Platypus Workshop Report
by William Campbell
We all survived Halstead's video boot camp. Thirty still photographers in one room for two weeks. Sixteen hours a day of camera routines, script writing, logging, editing, ethics, and "commitments" to bizarre assignments. There were brutal critiques that flattened egos. Technical mistakes left tape unusable and edits erased. New gear to master and new techniques to learn, forget, and learn again. 

A common thread held the workshop together. The dire need to add a new element to the field of photojournalism. All the photographers that made their way to Norman, OK were in search of a technique that would blend old photojournalism traditions with new video techniques.  

Our instructors were totally committed to the "Platypus" concept. The "platypus" is Dirck Halstead's vision that a still photojournalist with a passion for a story could research, report, shoot stills and video then end up with both a still project for a magazine or newspaper and a good video story for TV. It's a concept that might keep photojournalism alive for years to come. 

We are going to hit some walls in trying to get our new projects on the air. TV has it's own tradition. Freelance news features usually have a reporter, a producer, editors, and an expensive "camera package" that drive up the budget and make long term projects impossible under most TV budgets. 

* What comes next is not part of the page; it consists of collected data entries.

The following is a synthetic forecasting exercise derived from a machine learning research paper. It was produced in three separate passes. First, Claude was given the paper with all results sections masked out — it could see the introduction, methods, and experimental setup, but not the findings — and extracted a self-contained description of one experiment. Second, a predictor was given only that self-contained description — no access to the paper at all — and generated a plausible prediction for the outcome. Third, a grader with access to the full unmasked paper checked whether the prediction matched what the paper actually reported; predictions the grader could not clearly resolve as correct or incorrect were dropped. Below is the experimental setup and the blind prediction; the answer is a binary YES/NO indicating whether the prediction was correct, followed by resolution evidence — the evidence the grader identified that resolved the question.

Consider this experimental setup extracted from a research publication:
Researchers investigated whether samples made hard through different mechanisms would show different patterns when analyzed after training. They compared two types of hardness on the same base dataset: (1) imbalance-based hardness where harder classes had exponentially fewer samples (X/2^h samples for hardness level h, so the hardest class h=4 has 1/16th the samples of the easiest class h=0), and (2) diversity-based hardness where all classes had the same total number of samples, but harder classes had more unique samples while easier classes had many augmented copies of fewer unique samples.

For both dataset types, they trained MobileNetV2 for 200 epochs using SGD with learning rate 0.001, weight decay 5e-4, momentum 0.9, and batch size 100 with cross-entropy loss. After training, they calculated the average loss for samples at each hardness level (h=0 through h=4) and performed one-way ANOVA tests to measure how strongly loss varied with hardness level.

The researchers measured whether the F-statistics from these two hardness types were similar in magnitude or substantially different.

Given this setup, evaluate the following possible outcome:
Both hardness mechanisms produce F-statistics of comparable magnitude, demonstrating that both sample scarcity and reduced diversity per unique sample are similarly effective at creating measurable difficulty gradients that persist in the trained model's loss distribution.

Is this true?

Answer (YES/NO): NO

But there are "cracks" in the wall. There are producers in the networks that know and respect good journalism and are willing to break from tradition. Nightline is the prime example. CNN is opening up to outside sources. Some local TV stations are working with newspapers.  

Our commitment to the old tradition of photojournalism might be our strongest asset in working with video. With TV news budgets stretched to the limit many stories that need weeks to cover are shot in two or three days. TV documentaries for cable networks are often recreated and staged. 
We are not going to be a low cost "camera package" but rather a photojournalist with a still and video camera working on our own long term projects.  In the end it will be the quality of time and integrity that will be strongest selling points of platypus projects.  

Many thanks to Dirck, Rolf, Dick, David, PF, and Amy for their time and extraordinary effort and patience in teaching us the basics and giving us the tools to get started this new and exciting journey. 

William Campbell is a Time Magazine contributing photographer based in Livingston, Montana. He is starting to work on joint Time/CNN video projects on environmental issues in the west as well as a long term project on the realignment of man and animals in the northern Rockies.